Anderson says simply, “This is a lie.”

By the end of the evening, some 400 protesters had been arrested and several police officers treated for injuries.

The OPD has not returned calls for comment. Its official statements say the protesters initiated the violent actions.

Reports from others on the ground paint a very different picture. Dan Miskulin, a contractor from San Francisco, describes a situation that many caught up in the action tweeted, texted, and blogged – saying that the police created an impossible situation for the protesters. According to these reports, police in riot gear surrounded the protesters, repeatedly funneling them into first a park and then an area by the YMCA from which they had no exit.

“I watched people go up to the officers and ask how they could leave, and the officers told them to go to another spot where the officers would pass them on. People were panicking after the tear gas,” Mr. Miskulin says.

[Editor's note: The original versionof this article reported that Mr. Miskulin said, "People were panicking after the tear gas and rubber bullets."]

As for projectiles being hurled at the police, notes Drexel University political scientist George Ciccareillo-Maher, who has been following the events closely, “protesters tossed back the tear gas canisters that were being shot at them by the police.”

Perhaps one of the most incendiary images from the weekend’s skirmishes is the American flag in flames.
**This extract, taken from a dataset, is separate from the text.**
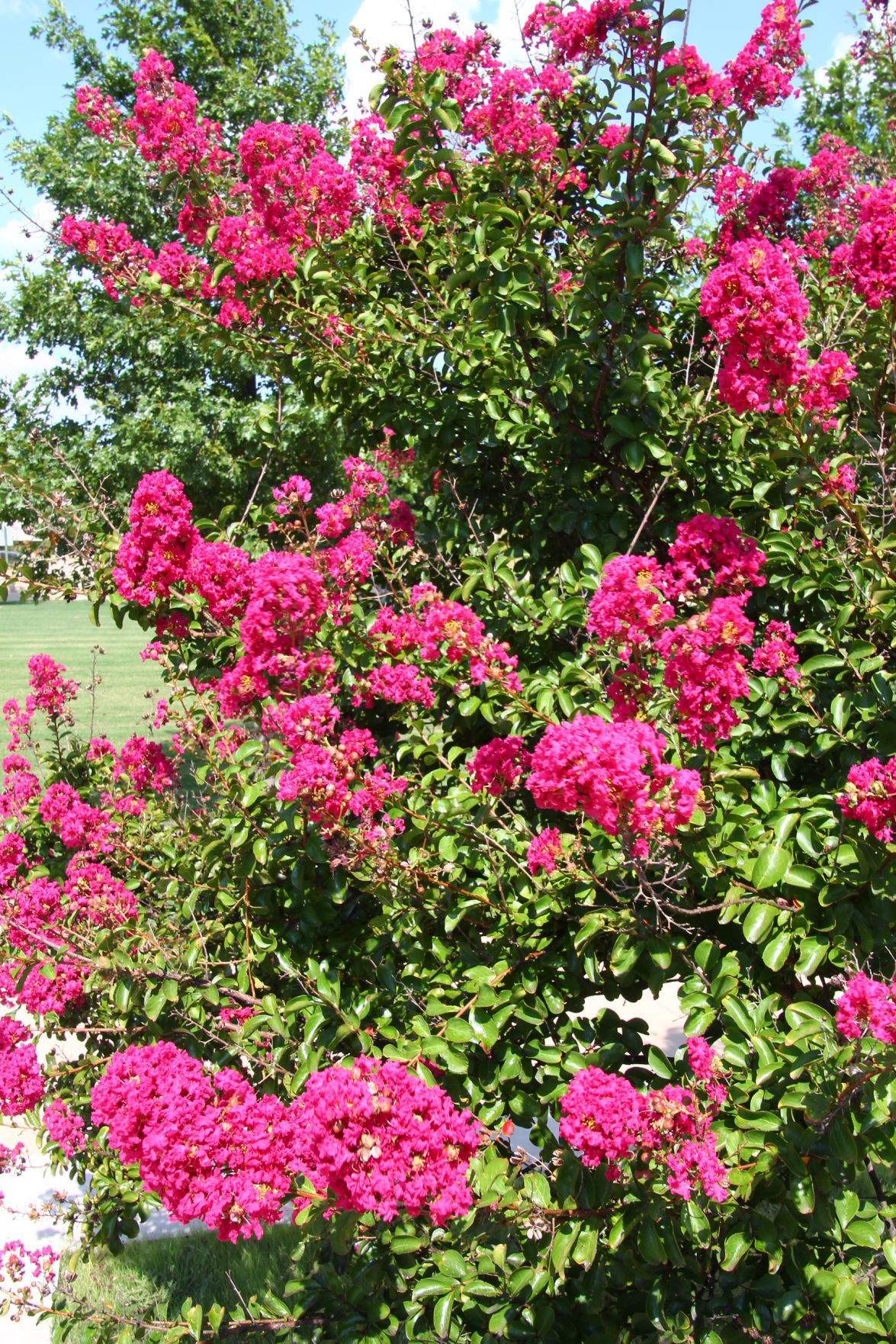 Caressing your crepe myrtle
But, points out Scott Kimball, secretary for the board of directors of Iraq Veterans Against the War, which has worked with Occupy protesters, “burning the flag is a protected form of political speech.” 

But images can take on a life of their own, says Wojtek Zarzycki, managing director and strategist for Optimal Investing, a boutique financial services firm in New York that specializes in high-net-worth individuals. 

“The vandalism and arrests will be more than just a black eye for the movement as now these acts are associated with its protesting,” he says via e-mail. “The influence of its actions is now lessened and the possibility of it regaining its status as the movement of the 99 percent is less likely.”

Most of the 99 percent whom the Occupy movement claims to represent, he adds, “have nothing to do with violence, nothing to do with vandalism, and only want fairness and equality.”

Prognosticators need to be careful about glib interpretations of media images, says Ted Morgan, author of “What Really Happened to the 1960s: How Mass Media Culture Failed American Democracy.”

“Millions of Americans will see images that they find anywhere from stimulating to frightening to repugnant,” he says via e-mail. Powerful backlash forces will do what they have been doing for 48 years now, he says, “using these images to foist on the wider public a distorted reality about the movements and their meanings.”

Professor Ciccariello-Maher suggests another scenario – that Oakland may be the start of the Occupy movement’s next phase as the election season picks up. Whatever interpretation prevails in Oakland may not matter. The weekend’s events may be just the flashpoint the movement needs to emerge from a somewhat quiet winter, he adds.